The “struscio” of Holy Thursday, its origin.
“It has a musical origin, because it comes from the rustling made by the feet softly moved and the silky skirts of women”Matilde Serao
Via Toledo, Napoli NA
The “struscio” of Holy Thursday, Christian and pagan meaning
The popular Neapolitan religiosity has always lived with pagan istances, and the interweaving of sacred and profane certainly does not lack in the Easter holidays: Easter arrives together with spring, in the period of fertility; we will see how the "struscio" of Holy Thursday is strictly related with a well determined numerology that moves precisely between sacred and profane. The rite of Holy Thursday includes the adoration of the Holy Sepulchre of the Dead Christ and the visit by the faithful to at least 7 main churches in his city. The number 7, being a highly sacred number, corresponds by assonance to the 7 degrees of perfection, to the 7 celestial spheres, to the 7 branches of the cosmic tree. But it also has to do with cosmological instances, the number 7 also indicates the 7 major planets of the solar system, and finally indicates human and spiritual renewal. The "struscio" of Holy Thursday, as we have seen, indicated the tour that the Neapolitan people had to make between the seven churches of the city. But not everyone agrees on the exact number of churches to visit, in fact there are also those who claim that the number of 3 churches is more than enough to respect the ritual of Holy Thursday, after all, the same number 3 has a strong religious significance, just think of the trinity, or the body, soul and spirit.
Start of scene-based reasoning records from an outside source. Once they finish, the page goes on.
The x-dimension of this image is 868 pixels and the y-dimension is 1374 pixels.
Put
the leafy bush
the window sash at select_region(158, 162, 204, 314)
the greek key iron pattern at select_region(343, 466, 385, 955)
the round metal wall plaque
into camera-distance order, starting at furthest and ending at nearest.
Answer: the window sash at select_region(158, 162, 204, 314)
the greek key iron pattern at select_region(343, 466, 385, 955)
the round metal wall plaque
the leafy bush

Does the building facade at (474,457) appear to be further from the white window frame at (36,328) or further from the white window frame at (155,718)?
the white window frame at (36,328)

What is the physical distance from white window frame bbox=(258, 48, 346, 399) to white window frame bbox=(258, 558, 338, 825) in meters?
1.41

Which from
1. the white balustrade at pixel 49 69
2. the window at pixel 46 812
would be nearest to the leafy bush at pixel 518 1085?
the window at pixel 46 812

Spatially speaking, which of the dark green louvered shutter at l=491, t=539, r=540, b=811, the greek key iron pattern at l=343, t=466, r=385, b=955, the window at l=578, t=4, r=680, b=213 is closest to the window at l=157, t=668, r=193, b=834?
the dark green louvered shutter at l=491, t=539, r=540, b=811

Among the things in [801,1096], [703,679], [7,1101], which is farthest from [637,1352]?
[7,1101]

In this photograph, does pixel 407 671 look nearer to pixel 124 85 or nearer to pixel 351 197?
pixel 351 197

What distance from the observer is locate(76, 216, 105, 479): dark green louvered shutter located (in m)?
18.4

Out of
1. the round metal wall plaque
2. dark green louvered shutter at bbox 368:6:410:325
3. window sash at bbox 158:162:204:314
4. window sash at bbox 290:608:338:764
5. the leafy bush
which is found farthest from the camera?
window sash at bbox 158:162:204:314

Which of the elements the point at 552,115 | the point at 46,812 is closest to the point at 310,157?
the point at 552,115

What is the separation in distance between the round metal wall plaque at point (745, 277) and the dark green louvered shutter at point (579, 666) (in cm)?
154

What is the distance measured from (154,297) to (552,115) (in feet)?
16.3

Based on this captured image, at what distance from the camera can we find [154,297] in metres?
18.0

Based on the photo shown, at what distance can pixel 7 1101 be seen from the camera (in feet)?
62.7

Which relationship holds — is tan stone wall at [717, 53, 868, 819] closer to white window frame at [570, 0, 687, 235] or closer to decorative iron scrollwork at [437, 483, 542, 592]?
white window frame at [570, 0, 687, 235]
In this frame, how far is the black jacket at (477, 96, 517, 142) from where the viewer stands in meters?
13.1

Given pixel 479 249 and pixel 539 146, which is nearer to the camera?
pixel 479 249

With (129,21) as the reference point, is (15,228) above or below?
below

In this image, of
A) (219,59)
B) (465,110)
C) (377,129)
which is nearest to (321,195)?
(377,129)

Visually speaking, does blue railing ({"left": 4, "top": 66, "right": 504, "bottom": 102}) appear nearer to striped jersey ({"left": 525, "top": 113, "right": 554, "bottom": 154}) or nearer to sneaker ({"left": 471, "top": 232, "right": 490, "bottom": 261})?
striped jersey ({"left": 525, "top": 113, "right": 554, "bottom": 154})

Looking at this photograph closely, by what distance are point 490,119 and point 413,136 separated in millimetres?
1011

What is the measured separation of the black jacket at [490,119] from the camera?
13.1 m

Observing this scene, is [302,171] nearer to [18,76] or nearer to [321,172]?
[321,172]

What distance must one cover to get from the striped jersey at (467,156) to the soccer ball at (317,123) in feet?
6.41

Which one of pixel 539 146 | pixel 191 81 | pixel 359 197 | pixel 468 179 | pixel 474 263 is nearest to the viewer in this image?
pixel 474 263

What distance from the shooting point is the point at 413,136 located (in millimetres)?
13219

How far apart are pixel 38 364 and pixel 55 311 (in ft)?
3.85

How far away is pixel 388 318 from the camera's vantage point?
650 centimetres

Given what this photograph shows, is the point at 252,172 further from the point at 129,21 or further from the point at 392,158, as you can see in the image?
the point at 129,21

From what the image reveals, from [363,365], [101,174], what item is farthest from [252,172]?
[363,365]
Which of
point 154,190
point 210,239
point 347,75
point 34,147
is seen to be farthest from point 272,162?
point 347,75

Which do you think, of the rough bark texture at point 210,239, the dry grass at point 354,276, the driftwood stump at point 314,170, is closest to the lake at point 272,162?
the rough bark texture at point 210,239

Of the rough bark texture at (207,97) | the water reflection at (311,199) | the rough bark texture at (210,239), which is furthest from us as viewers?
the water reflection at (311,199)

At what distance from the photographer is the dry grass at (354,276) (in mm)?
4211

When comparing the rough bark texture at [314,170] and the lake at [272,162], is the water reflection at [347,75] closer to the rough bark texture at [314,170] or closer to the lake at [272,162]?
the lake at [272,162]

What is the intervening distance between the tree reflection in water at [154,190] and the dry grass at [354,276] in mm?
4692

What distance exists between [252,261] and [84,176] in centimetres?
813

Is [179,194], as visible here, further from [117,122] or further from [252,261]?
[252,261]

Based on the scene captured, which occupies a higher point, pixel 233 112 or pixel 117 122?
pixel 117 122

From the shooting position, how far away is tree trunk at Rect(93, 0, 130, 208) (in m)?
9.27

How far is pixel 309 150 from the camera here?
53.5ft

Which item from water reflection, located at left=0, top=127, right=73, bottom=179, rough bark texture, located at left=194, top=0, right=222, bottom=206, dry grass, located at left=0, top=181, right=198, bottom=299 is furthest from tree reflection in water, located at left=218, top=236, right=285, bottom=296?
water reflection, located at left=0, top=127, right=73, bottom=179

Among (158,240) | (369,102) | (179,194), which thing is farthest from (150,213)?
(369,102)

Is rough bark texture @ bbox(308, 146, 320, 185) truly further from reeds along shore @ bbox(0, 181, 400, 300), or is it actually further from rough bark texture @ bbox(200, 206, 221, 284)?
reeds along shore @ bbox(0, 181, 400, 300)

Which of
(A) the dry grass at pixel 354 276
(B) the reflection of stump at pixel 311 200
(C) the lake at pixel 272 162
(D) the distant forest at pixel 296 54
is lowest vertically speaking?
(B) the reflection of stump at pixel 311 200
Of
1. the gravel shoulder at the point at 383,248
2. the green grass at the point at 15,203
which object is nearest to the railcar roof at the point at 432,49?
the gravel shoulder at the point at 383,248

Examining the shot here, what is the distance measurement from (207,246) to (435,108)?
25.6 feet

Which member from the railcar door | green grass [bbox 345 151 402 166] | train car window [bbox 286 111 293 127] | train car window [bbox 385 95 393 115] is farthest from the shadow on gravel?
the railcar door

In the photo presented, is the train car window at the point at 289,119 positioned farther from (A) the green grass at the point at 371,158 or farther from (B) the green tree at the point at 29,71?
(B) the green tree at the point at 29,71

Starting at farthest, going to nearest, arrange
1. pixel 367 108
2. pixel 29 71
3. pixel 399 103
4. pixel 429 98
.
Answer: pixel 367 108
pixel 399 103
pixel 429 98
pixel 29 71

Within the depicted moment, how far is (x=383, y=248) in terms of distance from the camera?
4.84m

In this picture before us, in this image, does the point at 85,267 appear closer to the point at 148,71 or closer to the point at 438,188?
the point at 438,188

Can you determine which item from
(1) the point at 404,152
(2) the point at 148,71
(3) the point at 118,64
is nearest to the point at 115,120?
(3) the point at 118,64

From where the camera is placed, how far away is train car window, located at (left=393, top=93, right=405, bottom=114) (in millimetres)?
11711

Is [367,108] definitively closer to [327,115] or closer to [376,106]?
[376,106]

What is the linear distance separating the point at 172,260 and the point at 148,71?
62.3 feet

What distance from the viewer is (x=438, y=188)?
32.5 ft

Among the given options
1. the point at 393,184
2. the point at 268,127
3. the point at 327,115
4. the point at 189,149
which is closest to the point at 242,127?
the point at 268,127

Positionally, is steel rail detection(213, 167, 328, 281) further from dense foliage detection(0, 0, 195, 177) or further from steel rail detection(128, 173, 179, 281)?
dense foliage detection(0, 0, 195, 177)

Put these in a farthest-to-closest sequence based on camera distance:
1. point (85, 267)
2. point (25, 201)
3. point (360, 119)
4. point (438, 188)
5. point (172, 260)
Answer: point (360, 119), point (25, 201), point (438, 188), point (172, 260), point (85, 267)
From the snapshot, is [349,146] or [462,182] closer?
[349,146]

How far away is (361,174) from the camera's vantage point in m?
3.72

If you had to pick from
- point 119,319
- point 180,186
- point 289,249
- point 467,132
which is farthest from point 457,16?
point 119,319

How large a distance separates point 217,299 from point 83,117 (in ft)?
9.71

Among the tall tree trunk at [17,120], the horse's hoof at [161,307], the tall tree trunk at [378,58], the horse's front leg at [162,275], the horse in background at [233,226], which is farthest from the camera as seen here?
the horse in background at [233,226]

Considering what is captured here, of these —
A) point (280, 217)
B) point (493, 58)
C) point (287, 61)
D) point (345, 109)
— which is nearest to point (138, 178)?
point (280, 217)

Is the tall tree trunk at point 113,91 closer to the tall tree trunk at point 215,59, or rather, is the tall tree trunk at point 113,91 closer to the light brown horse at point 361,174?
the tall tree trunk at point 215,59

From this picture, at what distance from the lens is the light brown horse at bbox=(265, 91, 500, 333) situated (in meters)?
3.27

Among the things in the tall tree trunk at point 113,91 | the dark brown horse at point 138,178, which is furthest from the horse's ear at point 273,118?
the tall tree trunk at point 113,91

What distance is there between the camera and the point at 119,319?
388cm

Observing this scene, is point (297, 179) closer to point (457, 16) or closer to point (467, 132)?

One could therefore say that in reality there has never been a single rule for the number of churches to visit during the struscio, the common sense of popular religious sentiment advised in principle a visit never more than 7 churches and never less than 3. The "struscio" of Holy Thursday was an important day for the Neapolitan people throughout the 18th century, not so much for the upper middle class or the aristocracy, but also for the more humble classes, who poured into the city streets wearing their best clothes. In short, for many years, until the 19th century, Easter was an opportunity for the wealthy Neapolitans to show their glitz and wealth and Via Toledo was the preferred stage for this peculiar folkloric show.